Tout ceci est ridicule ! Absurde ! Les éleveurs aiment leurs animaux. On confond aussi trop souvent bien-être et maltraitance animale, ce qui crée la confusion. Il faut d’abord lutter avec une fermeté totale contre la maltraitance, c’est-à-dire la volonté de nuire car c’est totalement intolérable et d’ailleurs sévèrement puni.

 

Un peu plus tôt au mois de septembre, Julien Denormandie a présenté un plan de relance de 250 millions d’euros pour aider les élevages et les abattoirs.
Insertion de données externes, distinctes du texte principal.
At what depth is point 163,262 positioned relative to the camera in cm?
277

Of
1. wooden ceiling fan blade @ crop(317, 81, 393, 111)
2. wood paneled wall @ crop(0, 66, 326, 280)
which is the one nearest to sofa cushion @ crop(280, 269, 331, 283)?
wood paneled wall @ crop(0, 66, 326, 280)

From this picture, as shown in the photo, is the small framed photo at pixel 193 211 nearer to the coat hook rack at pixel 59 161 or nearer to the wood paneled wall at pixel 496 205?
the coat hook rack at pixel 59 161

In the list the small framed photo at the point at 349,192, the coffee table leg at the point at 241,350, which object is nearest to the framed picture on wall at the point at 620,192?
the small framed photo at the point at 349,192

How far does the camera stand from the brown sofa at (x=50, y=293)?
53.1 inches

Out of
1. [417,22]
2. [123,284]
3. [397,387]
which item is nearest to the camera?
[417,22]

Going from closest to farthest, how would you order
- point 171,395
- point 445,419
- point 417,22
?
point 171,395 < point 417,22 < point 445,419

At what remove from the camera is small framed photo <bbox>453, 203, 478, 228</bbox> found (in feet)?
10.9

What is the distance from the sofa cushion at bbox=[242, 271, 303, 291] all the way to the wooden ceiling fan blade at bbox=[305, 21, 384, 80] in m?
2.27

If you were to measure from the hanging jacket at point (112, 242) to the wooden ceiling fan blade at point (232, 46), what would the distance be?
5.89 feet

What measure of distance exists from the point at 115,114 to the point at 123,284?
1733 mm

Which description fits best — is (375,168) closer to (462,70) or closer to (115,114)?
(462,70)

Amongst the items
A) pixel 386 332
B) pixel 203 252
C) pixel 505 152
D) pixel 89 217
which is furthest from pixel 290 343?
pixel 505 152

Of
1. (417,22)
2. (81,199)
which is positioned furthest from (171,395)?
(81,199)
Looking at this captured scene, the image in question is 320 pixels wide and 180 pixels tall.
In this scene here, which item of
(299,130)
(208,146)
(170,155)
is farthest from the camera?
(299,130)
Le but est de moderniser les structures afin d’éviter les situations souvent dénoncées par l’association L214. Pour le ministre, il n’est pas non plus question de blâmer les établissements ; il souligne par ailleurs la situation plutôt paradoxale de la France, où la consommation de viande reste importante malgré les affaires dramatiques dans les abattoirs.

 

Source : Le Parisien/Philippe Lavieille

Évoquant la présence de caméras de surveillance, Julien Denormandie affirme qu’il faut d’abord donner les moyens aux établissements avant de les surveiller et de les sanctionner, en mettant en place de meilleures conditions de travail.

 

Aujourd’hui, on demande plus de bien-être animal, mais on n’accepte pas de payer notre viande plus cher. Cette incohérence ne peut pas reposer ensuite uniquement sur l’éleveur qui peine déjà parfois à se verser un salaire. Il faut que chacun le réalise. C’est pour cela que le plan de relance vient en soutien.

 

Il rappelle que le gouvernement est mobilisé, et qu’il a déjà pris plusieurs mesures pour lutter contre la cruauté dans les abattoirs, comme l’arrêt de la castration à vif et le broyage des poussins mâles d’ici 2021. Quant aux vidéos de dénonciation des conditions dans les élevages, comme celles de L214, il tempère :

 

Quelques cas particuliers, inacceptables ne doivent pas jeter l’opprobre sur une profession qui fait bien son travail, que je soutiens et qui a ma confiance. Mon ministère a fait cette année près de 23 000 contrôles dans des élevages et l’immense majorité travaillent parfaitement bien.

 

Il s’insurge notamment contre la présence illégale des lanceurs d’alerte dans des propriétés privées, rappelant qu’il « existe des agents habilités pour les contrôles ». Il assure par ailleurs que l’inspection dans les élevages sera renforcée.

 

Source : Pixabay

 

Julien Denormandie est ensuite revenu sur l’affaire des chevaux tués et mutilés dans tout la France.

 

C’est une situation inimaginable qui dépasse la maltraitance pour tomber dans une forme de cruauté, d’ignominie absolue. […] L’enquête est prise très au sérieux et il y a une très forte mobilisation de la gendarmerie et de la police qui n’écartent aucune piste. Justice sera faite.

 

Le ministre a également évoqué le rapport sur la cruauté envers les animaux, présenté par le député LREM Loïc Dombreval. Il déclare :

 

La loi prévoit déjà des sanctions lourdes : jusqu’à deux ans d’emprisonnement et 30 000 euros d’amende. Cela dit, c’est vrai qu’il y a parfois des failles juridiques à combler. Mais il y a un autre sujet que j’estime majeur pour éviter ces actes de violence : il faut limiter les achats d’impulsion.

 

Julien Denormandie explique ainsi qu’il faut interdire la vente sur Internet, sur les marchés, mais ne vise pas les animaleries, où, selon lui, « vous avez des professionnels qui vous conseillent et vous éclairent ».

 

Enfin, Julien Denormandie évoque la situation des refuges, dont il juge l’existence indispensable. Il indique ainsi que vingt millions d’euros d’aide ont été débloqués pour les aider.